# [The exercise]
Reproduce the data below verbatim, line for line, with no changes.

# [Dataset content]
★ ★ ★ ★
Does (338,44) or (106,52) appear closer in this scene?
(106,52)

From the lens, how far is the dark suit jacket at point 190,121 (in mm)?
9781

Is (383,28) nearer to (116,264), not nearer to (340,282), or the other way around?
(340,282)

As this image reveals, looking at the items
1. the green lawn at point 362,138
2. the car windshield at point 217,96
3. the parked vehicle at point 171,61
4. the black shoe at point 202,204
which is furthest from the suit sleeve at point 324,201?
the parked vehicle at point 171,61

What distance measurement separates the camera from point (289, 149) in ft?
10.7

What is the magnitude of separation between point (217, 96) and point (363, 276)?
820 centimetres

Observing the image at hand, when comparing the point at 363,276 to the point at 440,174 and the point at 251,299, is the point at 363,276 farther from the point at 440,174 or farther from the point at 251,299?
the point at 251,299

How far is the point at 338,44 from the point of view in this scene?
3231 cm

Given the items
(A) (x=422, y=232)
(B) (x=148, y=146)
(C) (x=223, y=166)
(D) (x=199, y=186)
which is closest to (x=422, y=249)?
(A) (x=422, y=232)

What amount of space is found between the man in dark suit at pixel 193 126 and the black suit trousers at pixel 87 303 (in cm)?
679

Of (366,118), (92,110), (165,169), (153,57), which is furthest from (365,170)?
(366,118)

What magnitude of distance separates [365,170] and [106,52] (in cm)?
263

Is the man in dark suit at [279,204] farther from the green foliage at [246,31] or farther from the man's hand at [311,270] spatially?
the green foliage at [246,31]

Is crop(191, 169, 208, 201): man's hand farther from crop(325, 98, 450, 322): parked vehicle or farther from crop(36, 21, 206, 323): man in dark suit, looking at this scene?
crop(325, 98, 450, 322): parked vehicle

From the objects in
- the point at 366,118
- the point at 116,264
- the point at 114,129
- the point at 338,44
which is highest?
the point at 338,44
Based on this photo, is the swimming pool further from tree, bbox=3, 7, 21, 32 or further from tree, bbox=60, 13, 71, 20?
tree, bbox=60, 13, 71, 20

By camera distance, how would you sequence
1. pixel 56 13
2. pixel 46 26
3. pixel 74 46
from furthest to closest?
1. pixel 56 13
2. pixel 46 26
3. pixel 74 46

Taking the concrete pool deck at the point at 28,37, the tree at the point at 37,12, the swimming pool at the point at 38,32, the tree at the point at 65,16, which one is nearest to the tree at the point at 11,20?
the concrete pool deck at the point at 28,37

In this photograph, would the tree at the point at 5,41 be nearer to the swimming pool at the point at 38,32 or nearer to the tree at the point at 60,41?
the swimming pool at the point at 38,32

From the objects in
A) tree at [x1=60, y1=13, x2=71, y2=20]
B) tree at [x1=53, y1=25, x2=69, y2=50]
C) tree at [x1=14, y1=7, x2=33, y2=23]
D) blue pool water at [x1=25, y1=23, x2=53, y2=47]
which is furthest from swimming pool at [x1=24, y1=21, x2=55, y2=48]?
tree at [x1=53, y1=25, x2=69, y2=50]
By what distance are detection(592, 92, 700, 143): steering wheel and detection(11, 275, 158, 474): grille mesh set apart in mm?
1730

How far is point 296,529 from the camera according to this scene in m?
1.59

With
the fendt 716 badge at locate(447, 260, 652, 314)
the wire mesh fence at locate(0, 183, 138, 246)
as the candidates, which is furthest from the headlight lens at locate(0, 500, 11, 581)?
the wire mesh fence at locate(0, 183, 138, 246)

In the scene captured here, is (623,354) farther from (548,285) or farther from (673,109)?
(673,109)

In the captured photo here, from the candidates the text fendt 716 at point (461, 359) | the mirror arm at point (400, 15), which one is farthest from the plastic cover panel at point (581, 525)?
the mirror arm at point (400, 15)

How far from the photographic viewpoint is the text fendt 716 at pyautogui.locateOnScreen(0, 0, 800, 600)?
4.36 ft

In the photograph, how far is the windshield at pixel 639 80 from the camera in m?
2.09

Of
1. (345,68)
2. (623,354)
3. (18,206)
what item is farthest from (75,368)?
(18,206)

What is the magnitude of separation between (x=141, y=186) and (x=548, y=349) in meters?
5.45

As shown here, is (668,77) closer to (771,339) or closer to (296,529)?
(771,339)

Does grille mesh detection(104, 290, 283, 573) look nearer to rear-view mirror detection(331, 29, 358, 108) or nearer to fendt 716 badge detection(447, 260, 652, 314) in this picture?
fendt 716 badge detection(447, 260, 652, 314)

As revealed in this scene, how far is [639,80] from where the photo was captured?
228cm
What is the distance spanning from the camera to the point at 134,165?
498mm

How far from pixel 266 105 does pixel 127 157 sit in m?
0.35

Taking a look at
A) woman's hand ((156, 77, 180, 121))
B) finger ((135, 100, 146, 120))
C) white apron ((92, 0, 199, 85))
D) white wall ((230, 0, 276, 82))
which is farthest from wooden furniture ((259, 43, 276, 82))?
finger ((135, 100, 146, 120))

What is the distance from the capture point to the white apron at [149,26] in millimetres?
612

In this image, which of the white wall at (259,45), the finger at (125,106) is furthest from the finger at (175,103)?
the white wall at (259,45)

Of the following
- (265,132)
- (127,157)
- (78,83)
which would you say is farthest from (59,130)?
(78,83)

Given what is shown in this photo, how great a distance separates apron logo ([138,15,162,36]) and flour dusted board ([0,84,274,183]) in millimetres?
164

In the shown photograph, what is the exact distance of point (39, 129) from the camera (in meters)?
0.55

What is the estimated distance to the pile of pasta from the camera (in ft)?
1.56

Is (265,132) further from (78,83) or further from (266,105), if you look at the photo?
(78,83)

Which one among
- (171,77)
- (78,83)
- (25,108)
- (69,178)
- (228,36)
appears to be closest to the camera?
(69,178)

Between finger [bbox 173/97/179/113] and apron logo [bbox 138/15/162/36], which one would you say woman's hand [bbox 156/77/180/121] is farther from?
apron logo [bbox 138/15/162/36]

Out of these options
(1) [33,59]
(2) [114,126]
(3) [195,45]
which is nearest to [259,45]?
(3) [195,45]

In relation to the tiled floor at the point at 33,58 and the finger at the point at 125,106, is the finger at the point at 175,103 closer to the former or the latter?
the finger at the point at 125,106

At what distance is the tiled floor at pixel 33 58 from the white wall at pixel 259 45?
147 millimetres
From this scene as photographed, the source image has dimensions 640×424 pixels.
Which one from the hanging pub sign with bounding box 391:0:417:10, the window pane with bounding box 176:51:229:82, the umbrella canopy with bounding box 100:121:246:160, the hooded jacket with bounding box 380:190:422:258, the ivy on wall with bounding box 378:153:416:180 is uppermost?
★ ★ ★ ★
# [Task result]
Does (338,44) or (106,52) appear closer in this scene?
(106,52)

From the lens, how far is the dark suit jacket at point 190,121 (in mm)?
9781

Is (383,28) nearer to (116,264), not nearer to (340,282), or the other way around?
(340,282)

As this image reveals, looking at the items
1. the green lawn at point 362,138
2. the car windshield at point 217,96
3. the parked vehicle at point 171,61
4. the black shoe at point 202,204
which is furthest from the suit sleeve at point 324,201?
the parked vehicle at point 171,61

What distance measurement separates the camera from point (289, 149) in ft?
10.7

What is the magnitude of separation between point (217, 96) and point (363, 276)?
820 centimetres

Observing the image at hand, when comparing the point at 363,276 to the point at 440,174 and the point at 251,299, is the point at 363,276 farther from the point at 440,174 or farther from the point at 251,299?
the point at 251,299

How far is the point at 338,44 from the point of view in this scene?
3231 cm

Given the items
(A) (x=422, y=232)
(B) (x=148, y=146)
(C) (x=223, y=166)
(D) (x=199, y=186)
which is closest to (x=422, y=249)?
(A) (x=422, y=232)

What amount of space is found between the man in dark suit at pixel 193 126 and the black suit trousers at pixel 87 303 (in cm)?
679

Of (366,118), (92,110), (165,169), (153,57), which is furthest from (365,170)?
(366,118)

What magnitude of distance separates [365,170] and [106,52] (in cm)?
263

Is the man in dark suit at [279,204] farther from the green foliage at [246,31] or farther from the man's hand at [311,270] spatially?
the green foliage at [246,31]

Is crop(191, 169, 208, 201): man's hand farther from crop(325, 98, 450, 322): parked vehicle or farther from crop(36, 21, 206, 323): man in dark suit, looking at this scene?
crop(325, 98, 450, 322): parked vehicle

From the objects in
- the point at 366,118
- the point at 116,264
- the point at 114,129
- the point at 338,44
which is highest?
the point at 338,44
Based on this photo, is the swimming pool further from tree, bbox=3, 7, 21, 32 or further from tree, bbox=60, 13, 71, 20?
tree, bbox=60, 13, 71, 20

By camera distance, how would you sequence
1. pixel 56 13
2. pixel 46 26
3. pixel 74 46
from furthest to closest?
1. pixel 56 13
2. pixel 46 26
3. pixel 74 46

Taking the concrete pool deck at the point at 28,37, the tree at the point at 37,12, the swimming pool at the point at 38,32, the tree at the point at 65,16, which one is nearest to the tree at the point at 11,20?
the concrete pool deck at the point at 28,37

In this photograph, would the tree at the point at 5,41 be nearer to the swimming pool at the point at 38,32 or nearer to the tree at the point at 60,41?
the swimming pool at the point at 38,32

From the objects in
A) tree at [x1=60, y1=13, x2=71, y2=20]
B) tree at [x1=53, y1=25, x2=69, y2=50]
C) tree at [x1=14, y1=7, x2=33, y2=23]
D) blue pool water at [x1=25, y1=23, x2=53, y2=47]
which is furthest from swimming pool at [x1=24, y1=21, x2=55, y2=48]?
tree at [x1=53, y1=25, x2=69, y2=50]
By what distance are detection(592, 92, 700, 143): steering wheel and detection(11, 275, 158, 474): grille mesh set apart in mm?
1730

How far is point 296,529 from the camera according to this scene in m?
1.59

With
the fendt 716 badge at locate(447, 260, 652, 314)
the wire mesh fence at locate(0, 183, 138, 246)
as the candidates, which is furthest from the headlight lens at locate(0, 500, 11, 581)?
the wire mesh fence at locate(0, 183, 138, 246)

In the scene captured here, is (623,354) farther from (548,285) or farther from (673,109)?
(673,109)

In the captured photo here, from the candidates the text fendt 716 at point (461, 359) | the mirror arm at point (400, 15), which one is farthest from the plastic cover panel at point (581, 525)?
the mirror arm at point (400, 15)

How far from the photographic viewpoint is the text fendt 716 at pyautogui.locateOnScreen(0, 0, 800, 600)?
4.36 ft

In the photograph, how far is the windshield at pixel 639 80 from the camera in m?
2.09

Of
1. (345,68)
2. (623,354)
3. (18,206)
what item is farthest from (75,368)?
(18,206)

What is the magnitude of separation between (x=141, y=186) and (x=548, y=349) in meters?
5.45

As shown here, is (668,77) closer to (771,339) or closer to (296,529)?
(771,339)

Does grille mesh detection(104, 290, 283, 573) look nearer to rear-view mirror detection(331, 29, 358, 108) or nearer to fendt 716 badge detection(447, 260, 652, 314) in this picture?
fendt 716 badge detection(447, 260, 652, 314)

As revealed in this scene, how far is [639,80] from where the photo was captured?
228cm
What is the distance spanning from the camera to the point at 134,165?
498mm

How far from pixel 266 105 does pixel 127 157 sit in m?
0.35

Taking a look at
A) woman's hand ((156, 77, 180, 121))
B) finger ((135, 100, 146, 120))
C) white apron ((92, 0, 199, 85))
D) white wall ((230, 0, 276, 82))
which is farthest from wooden furniture ((259, 43, 276, 82))?
finger ((135, 100, 146, 120))

What is the distance from the capture point to the white apron at [149,26] in millimetres?
612

In this image, which of the white wall at (259,45), the finger at (125,106) is furthest from the finger at (175,103)?
the white wall at (259,45)

Of the following
- (265,132)
- (127,157)
- (78,83)
which would you say is farthest from (59,130)?
(78,83)

Given what is shown in this photo, how great a distance separates apron logo ([138,15,162,36]) and flour dusted board ([0,84,274,183]) in millimetres?
164

In the shown photograph, what is the exact distance of point (39, 129) from the camera (in meters)?
0.55

What is the estimated distance to the pile of pasta from the camera (in ft)?
1.56

Is (265,132) further from (78,83) or further from (266,105), if you look at the photo?
(78,83)

Which one among
- (171,77)
- (78,83)
- (25,108)
- (69,178)
- (228,36)
appears to be closest to the camera?
(69,178)

Between finger [bbox 173/97/179/113] and apron logo [bbox 138/15/162/36], which one would you say woman's hand [bbox 156/77/180/121] is farther from?
apron logo [bbox 138/15/162/36]

Out of these options
(1) [33,59]
(2) [114,126]
(3) [195,45]
which is nearest to [259,45]?
(3) [195,45]

In relation to the tiled floor at the point at 33,58 and the finger at the point at 125,106, is the finger at the point at 175,103 closer to the former or the latter?
the finger at the point at 125,106

At what distance is the tiled floor at pixel 33 58 from the white wall at pixel 259 45?
147 millimetres
From this scene as photographed, the source image has dimensions 640×424 pixels.
Which one from the hanging pub sign with bounding box 391:0:417:10, the window pane with bounding box 176:51:229:82, the umbrella canopy with bounding box 100:121:246:160, the hooded jacket with bounding box 380:190:422:258, the ivy on wall with bounding box 378:153:416:180 is uppermost?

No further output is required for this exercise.